An Innocent Love is a 1982 American made-for-television coming-of-age film directed by Roger Young, starring Melissa Sue Anderson and Doug McKeon.

== Plot ==
Harry Woodward (Doug McKeon) is a gifted 14-year-old mathematician who is studying at the University of Washington. He becomes the tutor of 19-year-old Molly Rush (Melissa Sue Anderson), who entered the university on a volleyball scholarship and is trying to raise her GPA in order to transfer to UCLA. Harry soon develops a crush on her, but she is dating jock Duncan Widders (Steven Bauer).
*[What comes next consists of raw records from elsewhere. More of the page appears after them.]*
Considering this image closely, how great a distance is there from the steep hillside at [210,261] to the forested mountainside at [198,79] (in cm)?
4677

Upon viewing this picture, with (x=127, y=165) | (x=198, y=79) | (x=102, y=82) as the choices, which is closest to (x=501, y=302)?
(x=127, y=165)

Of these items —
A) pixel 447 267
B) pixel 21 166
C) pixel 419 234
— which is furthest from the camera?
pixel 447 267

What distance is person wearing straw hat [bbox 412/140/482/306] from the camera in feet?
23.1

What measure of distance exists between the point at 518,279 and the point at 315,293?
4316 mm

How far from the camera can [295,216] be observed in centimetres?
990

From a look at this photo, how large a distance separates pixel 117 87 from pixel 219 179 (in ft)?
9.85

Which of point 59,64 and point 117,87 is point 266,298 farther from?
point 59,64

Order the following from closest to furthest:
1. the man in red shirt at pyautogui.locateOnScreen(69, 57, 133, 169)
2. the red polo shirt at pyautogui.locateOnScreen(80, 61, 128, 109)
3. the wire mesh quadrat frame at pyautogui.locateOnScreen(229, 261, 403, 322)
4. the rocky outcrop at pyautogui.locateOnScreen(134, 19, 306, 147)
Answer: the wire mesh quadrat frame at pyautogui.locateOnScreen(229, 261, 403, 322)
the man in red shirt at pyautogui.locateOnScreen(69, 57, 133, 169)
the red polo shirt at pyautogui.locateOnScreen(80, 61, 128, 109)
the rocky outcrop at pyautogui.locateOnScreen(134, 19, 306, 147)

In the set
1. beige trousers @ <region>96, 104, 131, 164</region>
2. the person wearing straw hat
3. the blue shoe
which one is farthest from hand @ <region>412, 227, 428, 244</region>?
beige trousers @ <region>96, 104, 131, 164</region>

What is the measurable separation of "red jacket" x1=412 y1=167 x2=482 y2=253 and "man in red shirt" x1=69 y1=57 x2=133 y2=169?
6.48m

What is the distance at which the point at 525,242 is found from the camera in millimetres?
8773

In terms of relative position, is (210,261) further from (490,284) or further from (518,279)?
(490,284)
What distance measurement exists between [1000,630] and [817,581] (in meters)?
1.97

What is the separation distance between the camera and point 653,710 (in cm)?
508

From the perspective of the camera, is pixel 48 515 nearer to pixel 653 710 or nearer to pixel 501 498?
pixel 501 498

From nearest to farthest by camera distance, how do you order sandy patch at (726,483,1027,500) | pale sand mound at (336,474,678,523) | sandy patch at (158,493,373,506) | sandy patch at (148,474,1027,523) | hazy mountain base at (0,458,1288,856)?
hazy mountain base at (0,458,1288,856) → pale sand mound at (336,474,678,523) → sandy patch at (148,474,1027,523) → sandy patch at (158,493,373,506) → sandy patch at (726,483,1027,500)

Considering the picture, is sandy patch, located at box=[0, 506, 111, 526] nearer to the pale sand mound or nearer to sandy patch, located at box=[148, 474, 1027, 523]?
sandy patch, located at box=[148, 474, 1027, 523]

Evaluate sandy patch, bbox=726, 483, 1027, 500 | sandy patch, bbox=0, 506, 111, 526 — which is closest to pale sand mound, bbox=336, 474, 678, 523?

In the process of tutoring her, Harry comes of age, dealing with many first obstacles such as his first crush, overbearing parents, enrolling his first sports, among others.

==Cast==
- Melissa Sue Anderson as Molly Rush
- Doug McKeon as Harry Woodward
- Steven Bauer as Duncan Widders
- Kristoff St. John as Mario
- Bill Calvert as Max
- Kendall Kay Munsey as Beatrice
- Pat Finley as June Woodward
- John Colenback as Andrew Woodward

==Reception==
The reviewer of The New York Times called An Innocent Love "a very down-to-earth, engaging television movie. [..] Miss Anderson plays Molly sweetly and sturdily, but this is mostly Mr. McKeon's show."